In the case of pesticides produced by plants developed using rDNA biotechnology, EPA’s Nov. 23, 1994, proposed rule takes the view that its regulatory process is focused on the pesticide and not on the plant; plants are subject to regulation only if they produce plant pesticidal proteins as a result of modification with rDNA techniques. The National Research Council issued a report in April 2000 accepting EPA’s regulatory approach in its proposed policy. In contrast, 11 major scientific societies representing more than 80,000 biologists and food professionals published a report warning that the EPA policy would discourage the development of new pest-resistant crops and prolong and increase the use of synthetic chemical pesticides; increase the regulatory burden for developers of pestresistant crops; limit the use of biotechnology to larger developers who can pay the inflated regulatory costs; and handicap the United States in competition for international markets.

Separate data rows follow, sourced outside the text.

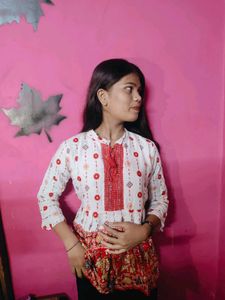 I'm Selling White Short Kurti...With An Preety Red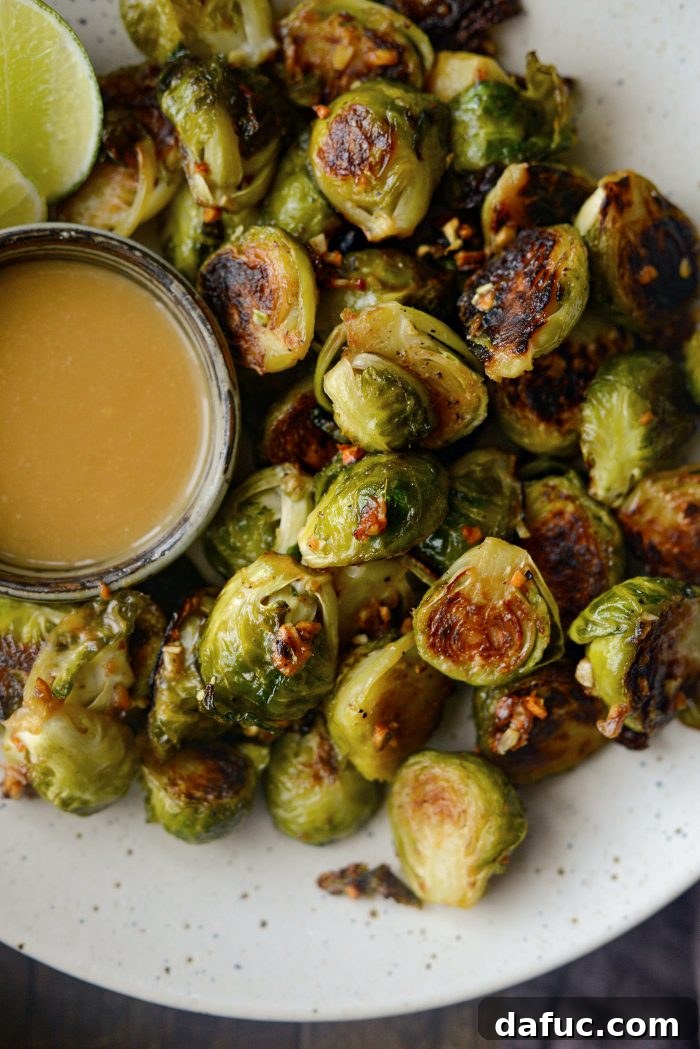 Miso Glazed Roasted Brussels Sprouts artfully arranged in a ceramic bowl, ready to be served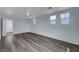 This bright bedroom has gray-toned wood flooring and natural light from three windows at 5829 Feral Garden St, North Las Vegas, NV 89031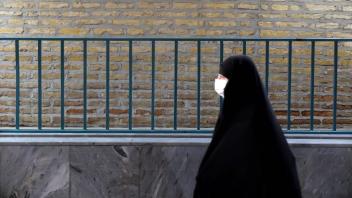 December 3, 2022, Tehran, Tehran, Iran: An Iranian veiled woman walks around in the old main bazaar of Tehran, Iran, on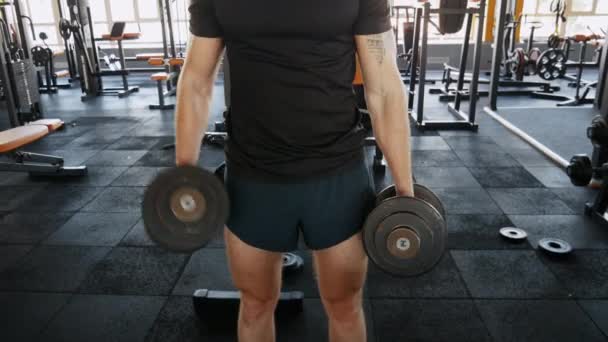 Hombre atlético bombeando los músculos, haciendo ejercicios de culturismo en el gimnasio — Vídeo de stock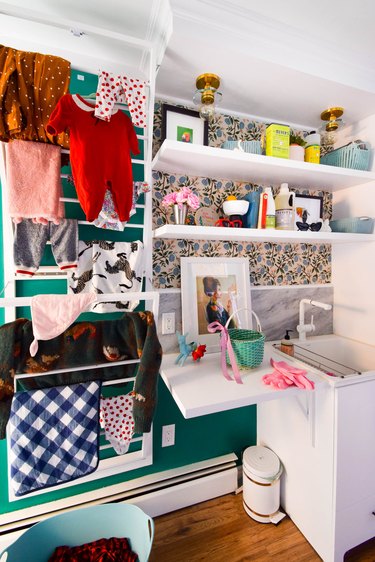 basement laundry room ideas with cool vintage art and clothes on a drying rack.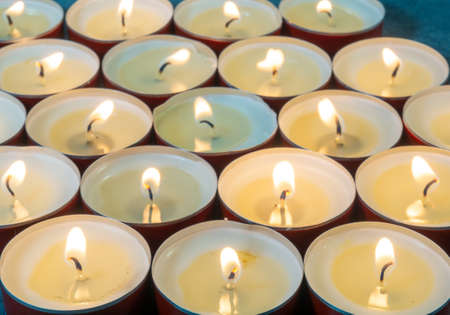 Lots of small lit candles. Dark mysterious atmosphere. Candle background. Flat round candlesの写真素材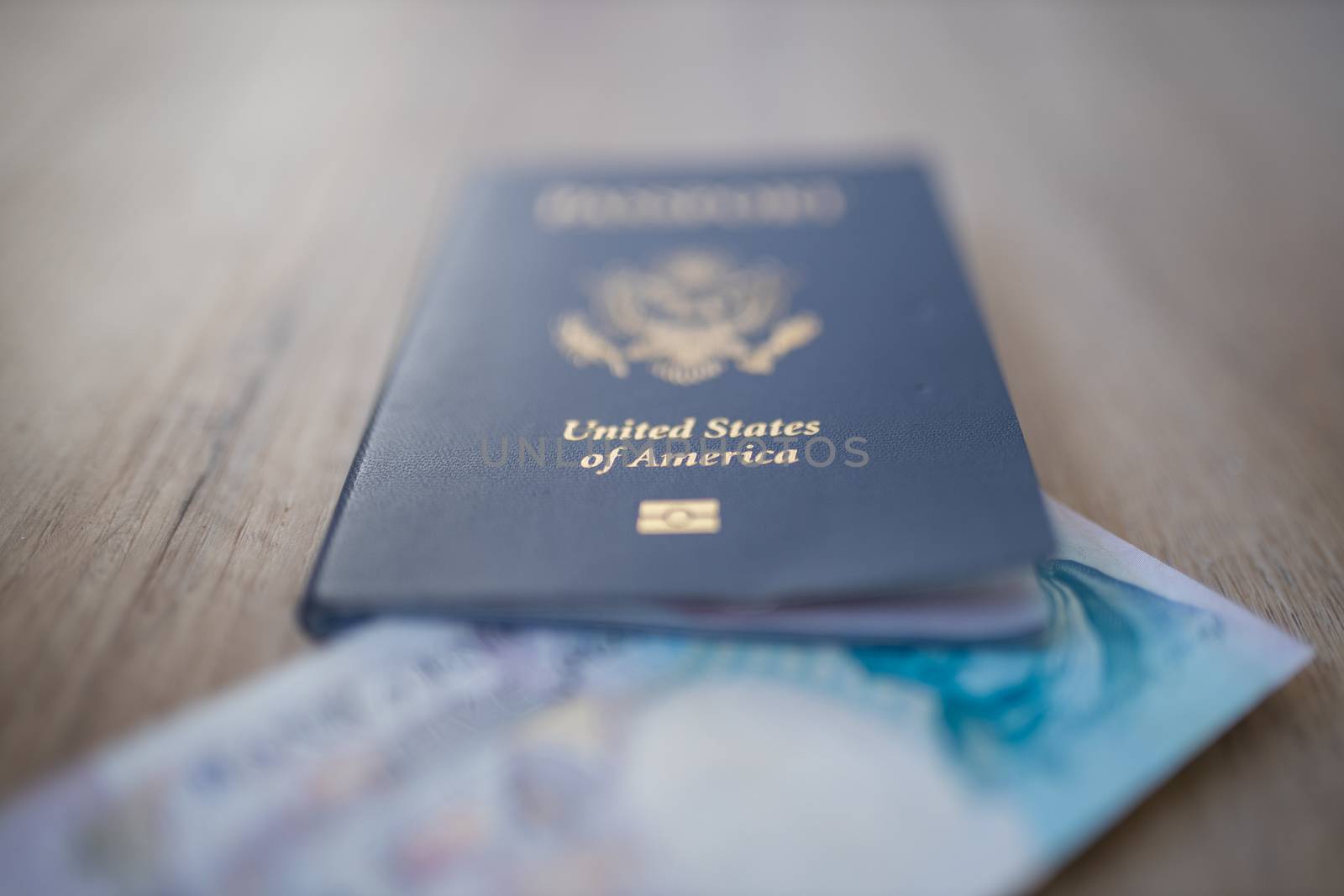 United States of America Passport with a Blurry Five Pound note inside covering the face of George Stephenson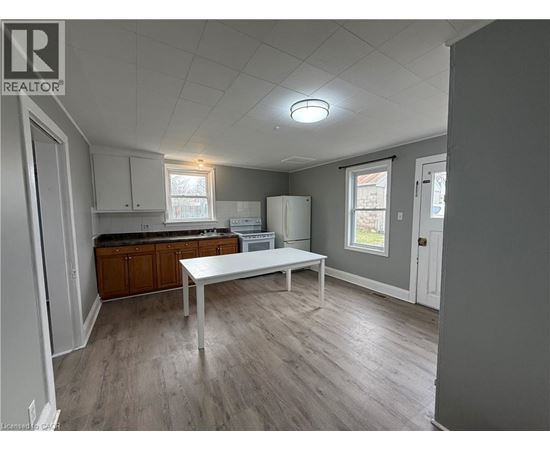 A kitchen with a table and a refrigerator.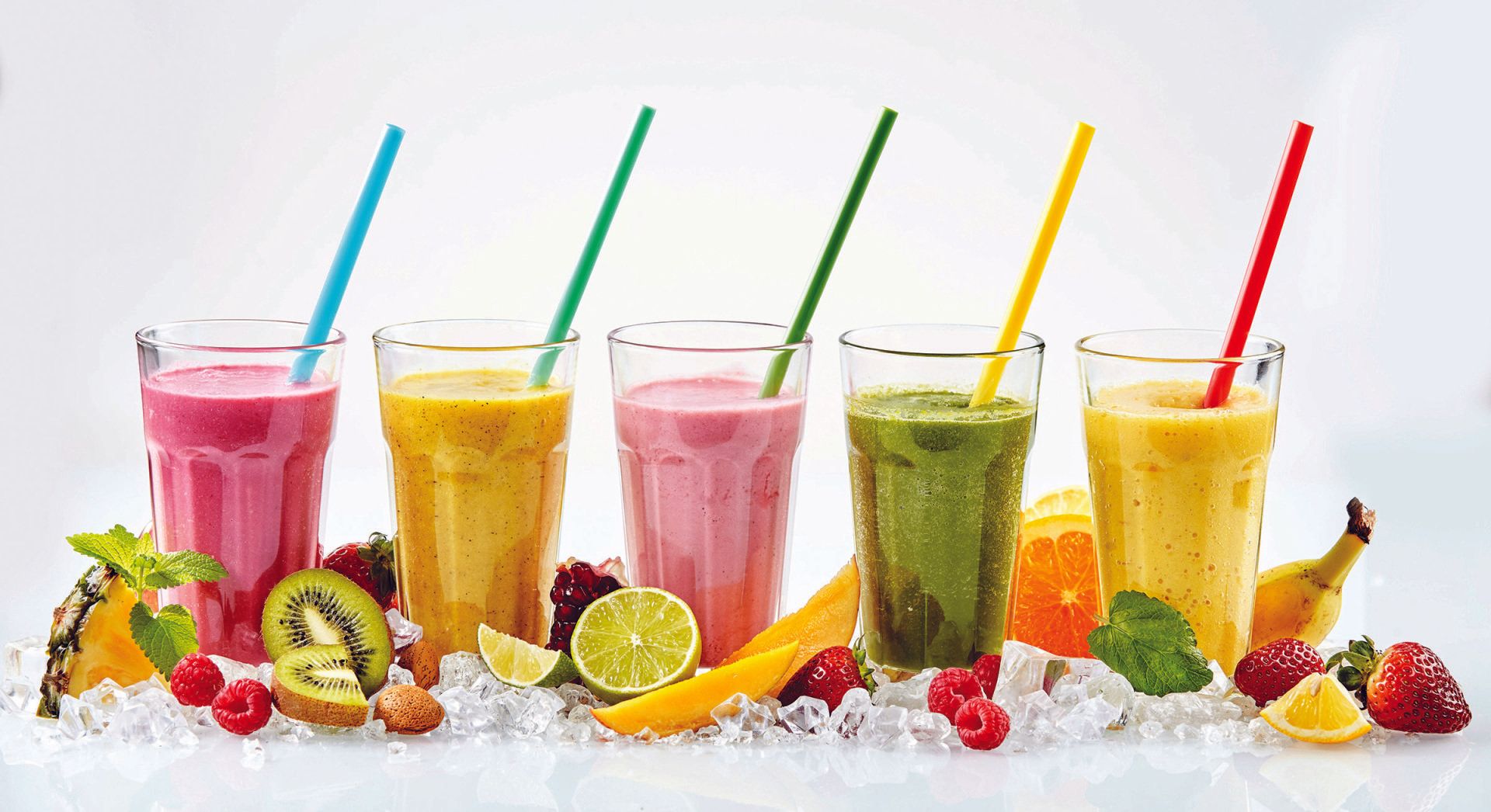 A row of smoothies with straws and fruit on ice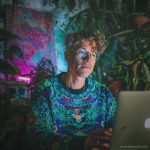 Cool looking alternative hippy style man sitting in a boho home reading a book wearing Alex Tooth Emerald StarGate Stillpoint Sweatshirt.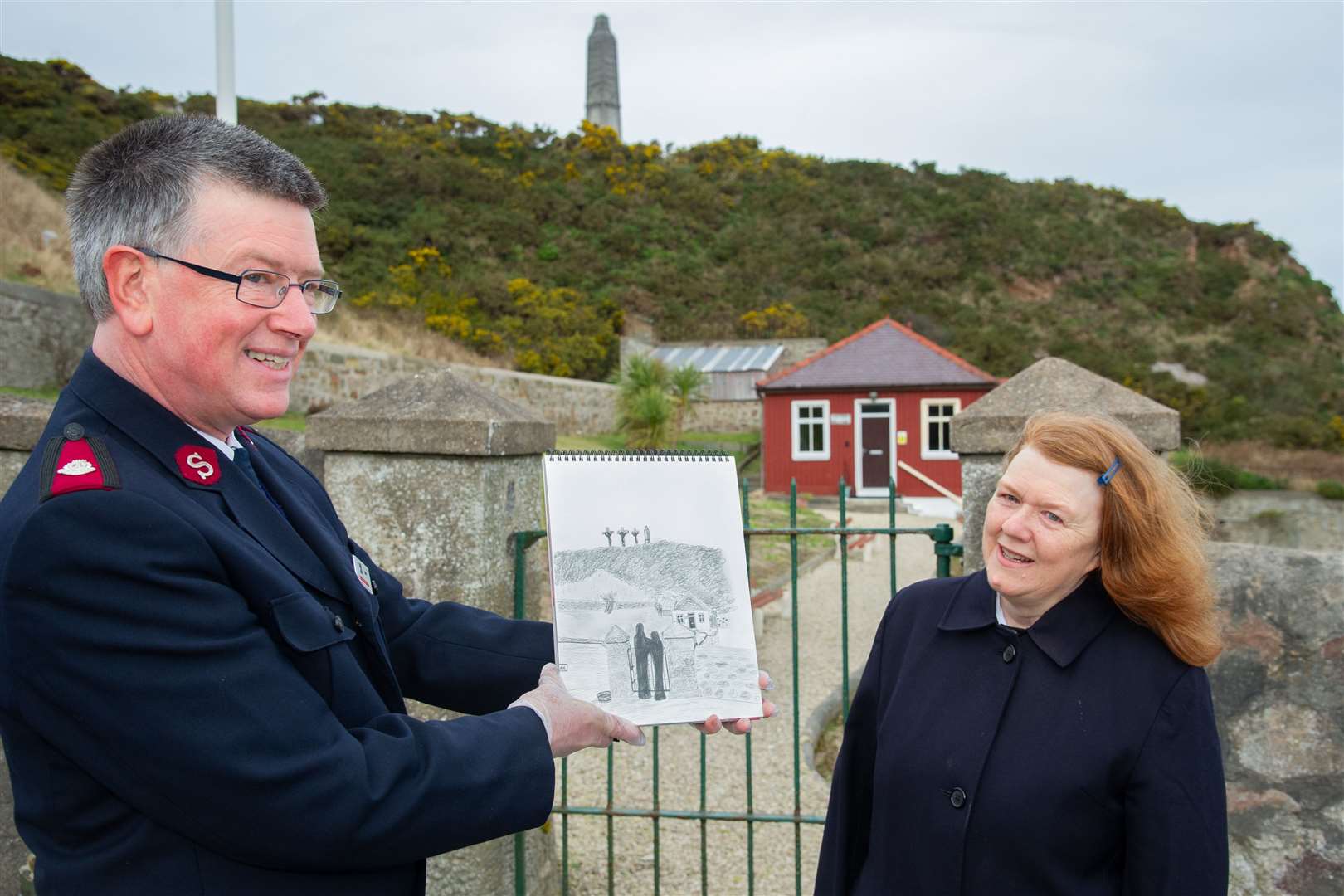 Salvation Army Majors Bruce and Isobel Smith with some of the 15 Journey to Hope sketches next to the bowling club, one of the locations. Picture: Daniel Forsyth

In an effort to contribute to a meaningful dialogue on scientific issues and consumer concerns about rDNA biotechnology, the Institute of Food Technologists, a non-profit society for food science and technology, conducted a comprehensive review of biotechnology. IFT convened three panels of experts, consisting of IFT members and other prominent biotechnology authorities, to evaluate the scientific evidence and write a report divided into four sections: Introduction, Safety, Labeling, and Benefits and Concerns.